In [2]:
%cd /Users/masha/Documents/visual-reasoning

import torch
import torch.nn as nn
import torch.optim as optim
import torch.nn.functional as F
from torch.utils.data import DataLoader, Dataset
from torchvision import transforms
import numpy as np
import matplotlib.pyplot as plt
import timm
import kornia.geometry.transform as K
import cv2
import random

if torch.cuda.is_available():
    DEVICE = torch.device("cuda")
elif torch.backends.mps.is_available():
    DEVICE = torch.device("mps")
else:
    DEVICE = torch.device("cpu")

BATCH_SIZE = 32
IMG_SIZE = 224
BLOCK_SIZE = 25
EPOCHS = 20

CHIRAL_SHAPES = {
    'L': [(0, -1), (0, 0), (0, 1), (1, 1)],
    'J': [(0, -1), (0, 0), (0, 1), (-1, 1)],
    'S': [(0, 0), (1, 0), (0, 1), (-1, 1)],
    'Z': [(0, 0), (-1, 0), (0, 1), (1, 1)],
    'F': [(0, 0), (0, -1), (1, -1), (-1, 0), (0, 1)],
    'P': [(0, 0), (0, -1), (1, -1), (1, 0), (0, 1)],
}

def draw_base_shape(shape_name):
    img = np.zeros((IMG_SIZE, IMG_SIZE), dtype=np.uint8)
    center = IMG_SIZE // 2
    for dx, dy in CHIRAL_SHAPES[shape_name]:
        x = center + (dx * BLOCK_SIZE) - (BLOCK_SIZE // 2)
        y = center + (dy * BLOCK_SIZE) - (BLOCK_SIZE // 2)
        cv2.rectangle(img, (x, y), (x + BLOCK_SIZE, y + BLOCK_SIZE), 255, -1)
    return img

class TetrisBaseDataset(Dataset):
    def __init__(self, n_samples=2000):
        self.data = []
        keys = list(CHIRAL_SHAPES.keys())
        for _ in range(n_samples):
            name = random.choice(keys)
            img = draw_base_shape(name)
            t = torch.tensor(img).float() / 255.0
            t = t.unsqueeze(0).repeat(3, 1, 1)
            t = transforms.Normalize(mean=[0.485], std=[0.229])(t)
            self.data.append(t)
            
    def __len__(self): return len(self.data)
    def __getitem__(self, idx): return self.data[idx]

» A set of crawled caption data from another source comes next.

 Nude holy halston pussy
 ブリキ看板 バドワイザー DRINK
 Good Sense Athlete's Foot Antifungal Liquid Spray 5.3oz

train_loader = DataLoader(TetrisBaseDataset(1000), batch_size=BATCH_SIZE, shuffle=True)
test_loader = DataLoader(TetrisBaseDataset(100), batch_size=BATCH_SIZE)

/Users/masha/Documents/visual-reasoning


In [3]:
class DoubleConv(nn.Module):
    def __init__(self, in_ch, out_ch):
        super().__init__()
        self.net = nn.Sequential(
            nn.Conv2d(in_ch, out_ch, 3, padding=1, bias=False),
            nn.BatchNorm2d(out_ch), nn.ReLU(inplace=True),
            nn.Conv2d(out_ch, out_ch, 3, padding=1, bias=False),
            nn.BatchNorm2d(out_ch), nn.ReLU(inplace=True)
        )
    def forward(self, x): return self.net(x)

class Down(nn.Module):
    def __init__(self, in_ch, out_ch):
        super().__init__()
        self.net = nn.Sequential(nn.MaxPool2d(2), DoubleConv(in_ch, out_ch))
    def forward(self, x): return self.net(x)

class Up(nn.Module):
    def __init__(self, in_ch, out_ch):
        super().__init__()
        self.up = nn.Upsample(scale_factor=2, mode='bilinear', align_corners=True)
        self.conv = DoubleConv(in_ch, out_ch)
    def forward(self, x1, x2):
        x1 = self.up(x1)
        diffY = x2.size()[2] - x1.size()[2]
        diffX = x2.size()[3] - x1.size()[3]
        x1 = F.pad(x1, [diffX // 2, diffX - diffX // 2, diffY // 2, diffY - diffY // 2])
        x = torch.cat([x2, x1], dim=1)
        return self.conv(x)

class RotationFlowModel(nn.Module):
    def __init__(self, backbone, backbone_dim=384, flow_dim=64):
        super().__init__()
        self.backbone = backbone
        for param in self.backbone.parameters(): param.requires_grad = False
            
        # Time Embedding
        self.time_mlp = nn.Sequential(
            nn.Linear(1, flow_dim*4), nn.GELU(), nn.Linear(flow_dim*4, flow_dim*4)
        )
        
        # Angle Embedding (New Control Input)
        self.angle_mlp = nn.Sequential(
            nn.Linear(1, flow_dim*4), nn.GELU(), nn.Linear(flow_dim*4, flow_dim*4)
        )
        
        # DINO Projection
        self.cond_proj = nn.Linear(backbone_dim, flow_dim*4)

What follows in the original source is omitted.